Retail, office and hotel starts all increased substantially in June. These developer financed projects that are built for lease entered the recession early and will begin to recover first. Other commercial sectors, such as stadiums and laboratories, recorded June declines in starts. The recession reached these sectors later so a later recovery is expected. Their late position in the business cycle is due to their specialized use and often a public role in their financing.

Most of the decline is now over in the commercial sector so there are spot upward spikes occurring. But none are yet sustainable at the national level. The improving items are the long lead drivers for credit conditions, consumer spending, office employment and industrial activity. The market drivers that are weak and still weakening are for rental and occupancy rates and construction starts. Real estate investors focus on this latter group so they still see low and still declining profit opportunities for new construction. But they also now see a market turnaround in their planning horizon with rents, occupancy and hence profits on the upswing by the time buildings started now are completed.

The decline is easing for the commercial market drivers that are still negative. The turnabout to recovery is underway although their may be a summer pause as in the rest of the economy. The initial recovery will not be fully in place until yearend.

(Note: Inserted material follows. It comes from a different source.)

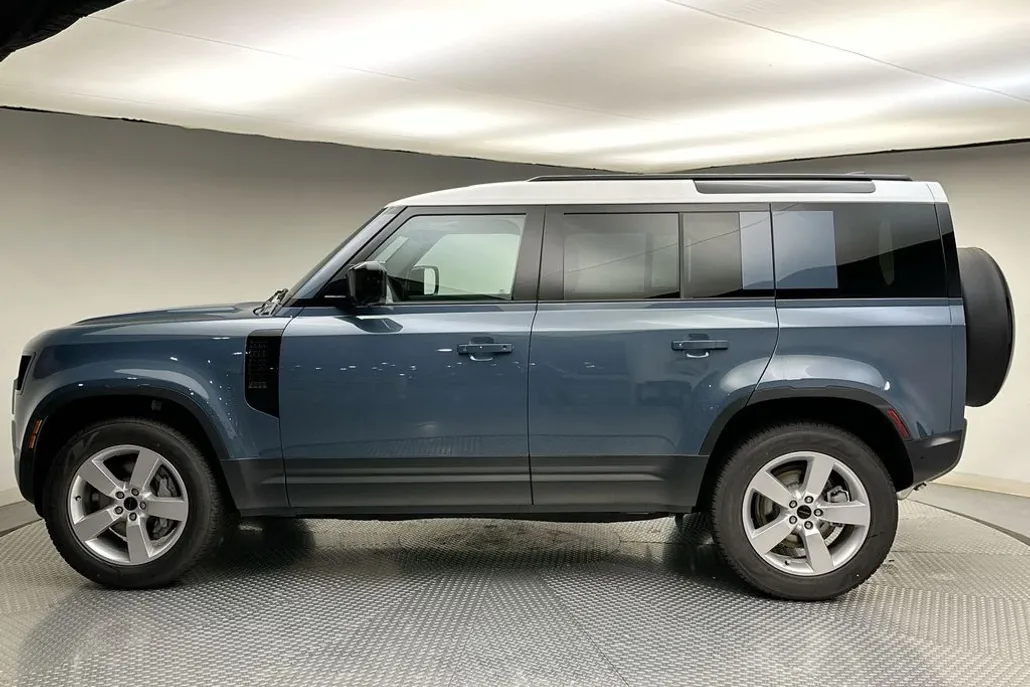 2026 Land Rover Defender 110 photo 1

By contrast, the market drivers for institutional construction are all weakening or neutral. Investment returns, which provide a significant share of construction funding, suffered a turnabout to decline in the last month although mid-July stock index changes suggest that this decline may be brief.

Normally at this stage of the business cycle, institutional construction would be weaker and would have a much weaker outlook. Federal stimulus plan funds for buildings, twice as much as provided for road work, are dampening the institutional construction recession. After a fifteen month political delay there has been a recent flurry of announcement of building stimulus plan money assigned to specific projects or allocated to specific states.

The economic environment for institutional construction is now weakening after holding up through the recession. Cash strapped state and local governments are being forced to cut spending and are generally choosing to save jobs and postpone building maintenance or expansion.

The state spending cuts will, in turn, force local governments, schools and public universities to trim construction spending to deal with reduced state aid. Bond funded public construction is also weakening. Although the issuance of federally subsidized “Build America” bonds is increasing, this appears to be a back door way to fund operating deficits rather than start new facility projects.

The Carolina Journal reported that about $909 million in Build America bonds have been issued for such projects in North Carolina as building schools, creating a toll road in the Triangle, and upgrading a nuclear power plant. Thirty-five percent of the interest costs are subsidized by the federal government, making it cheaper to issue long-term debt with Build America bonds than with traditional tax-exempt municipal bonds.